我当时想我可以使用for循环遍历各列来填充列表并将其用作我的y轴，但是我们是否有一种更“直接”的方式来获得该图？最近，我更多地使用了Plotly，但我也可以使用matplotlib或seaborn。

Answer 1

我认为这个特定的数据集不太适合plotly.express首选的长数据格式。特别是由于Province / State缺少许多观察结果。并且由于您的意图是

将COVID-19的变化绘制为所有国家/地区的线条

...不需要Province / State，Lat或Lon。因此，我只需要汇总每个国家/地区的数据，然后对每个国家/地区使用go.Scatter跟踪。不，它不会太混乱，因为您可以轻松地选择迹线或将注意力集中在字符的不同部分，因为我们在这里运用了plotly的强大功能。无论如何，我希望设置能够满足您的喜好。
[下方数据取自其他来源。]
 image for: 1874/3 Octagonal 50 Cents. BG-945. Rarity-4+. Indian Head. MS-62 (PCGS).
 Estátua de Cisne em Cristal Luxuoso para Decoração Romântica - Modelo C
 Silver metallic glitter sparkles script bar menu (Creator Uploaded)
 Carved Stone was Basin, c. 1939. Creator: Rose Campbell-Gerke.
不要犹豫，让我知道您是否还有其他需要。

情节：

放大后的图：

编辑-版本2：从首次出现起就按天开发

一种使情节少一点混乱的方法是测量每个区域从第一次出现的第一天开始的发展情况，如下所示：

为了生成第一个图，只需复制链接中的数据并将其作为covid.csv存储在名为c:\data的文件夹中。

第一个绘图的完整代码：

import os
import pandas as pd
import plotly.graph_objects as go

dfi = pd.read_csv(r'C:\data\covid.csv',sep = ",", header = 0)
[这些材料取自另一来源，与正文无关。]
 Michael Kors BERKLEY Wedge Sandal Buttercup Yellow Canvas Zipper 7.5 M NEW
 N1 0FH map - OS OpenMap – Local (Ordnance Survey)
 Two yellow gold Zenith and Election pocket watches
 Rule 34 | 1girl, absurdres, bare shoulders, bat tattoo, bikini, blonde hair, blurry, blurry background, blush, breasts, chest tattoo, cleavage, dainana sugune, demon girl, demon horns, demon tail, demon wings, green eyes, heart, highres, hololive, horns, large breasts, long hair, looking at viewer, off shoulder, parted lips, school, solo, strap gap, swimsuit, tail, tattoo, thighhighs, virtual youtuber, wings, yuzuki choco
# drop province, latitude and longitude
df = dfi.drop(['Province/State', 'Lat', 'Long'], axis = 1)

# group by countries
df_gr = df.groupby('Country/Region').sum()#.reset_index()
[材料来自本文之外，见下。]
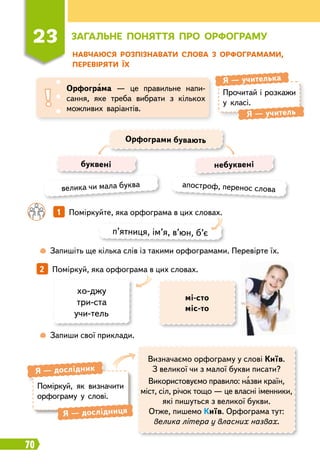70
23
З
агальне поняття п
р
о о
р
фог
р
аму
Н
авчаюся
р
озпізнавати слова з о
р
фог
р
амами,
пе
р
еві
р
яти їх
Прочитай і розкажи
у класі.
Я
 
— учителька
Я
 
— учитель
Орфограма — це правильне напи-
сання, яке треба вибрати з кількох
можливих варіантів.
небуквені
Орфограми бувають
апостроф, перенос слова
велика чи мала буква
буквені
		
1   
Поміркуйте, яка орфограма в цих словах.
2   
Поміркуй, яка орфограма в цих словах.
п’ятниця, ім’я, в’юн, б’є
	
 
Запишіть ще кілька слів із такими орфограмами. Перевірте їх.
	
 
Запиши свої приклади.
хо-джу
три-ста
учи-тель
мі-сто
міс-то
Визначаємо орфограму у слові
К
иїв.
З великої чи з малої букви писати?
Використовуємо правило: назви країн,
міст, сіл, річок тощо — це власні іменники,
які пишуться з великої букви.
Отже, пишемо
К
иїв. Орфограма тут:
велика літера у власних назвах.
Поміркуй, як визначити
орфограму у слові.
Я
 
— дослідник
Я
 
— дослідниця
time = df_gr.columns.tolist()
df_gr.columns = pd.to_datetime(time)
df_gr.reset_index(inplace = True)

# transpose df to get dates as a row index
df = df_gr.T

# set first row as header
new_header = df.iloc[0] #grab the first row for the header
df = df[1:] #take the data less the header row
df.columns = new_header #set the header row as the df header

# order df columns descending by country with most cases
df_current = df.iloc[-1].to_frame().reset_index()
df_sort = df_current.sort_values(df_current.columns[-1], ascending = False)# plotly setup
order =  df_sort['Country/Region'].tolist()
df = df[order]

fig = go.Figure()

# add trace for each country
for col in df.columns:
    #print(col)
    fig.add_trace(go.Scatter(x=df.index, y=df[col].values, name=col))
fig.show()

最后一个绘图的代码：

这是基于代码片段1的df构建的。

# replace leading zeros with nans
df2= df.replace({'0':np.nan, 0:np.nan})

# shift leading nans, leaving
# nans in the last rows for some
# regions
df2=df2.apply(lambda x: x.shift(-x.isna().sum()))
df2.reset_index(inplace=True)
df2=df2.drop('index', axis = 1)

fig2 = go.Figure()

# add trace for each country
for col in df2.columns:
    fig2.add_trace(go.Scatter(x=df2.index, y=df2[col].values
                              , name=col
                             ))
fig2.update_layout(showlegend=True)
fig2.update_layout(xaxis=dict(title='Days from first occurence'))
fig2.show()

Answer 2

plotly处理整洁的数据，这需要您将日期转换为单列。我将使用pandasmelt将日期列转换为单列，然后进行绘图。根据我在plotly方面的经验，最好了解plotly如何喜欢结构化的数据（整洁的数据框），并将我的数据集转换为这种形式，而不是尝试以其他方式创建数据集。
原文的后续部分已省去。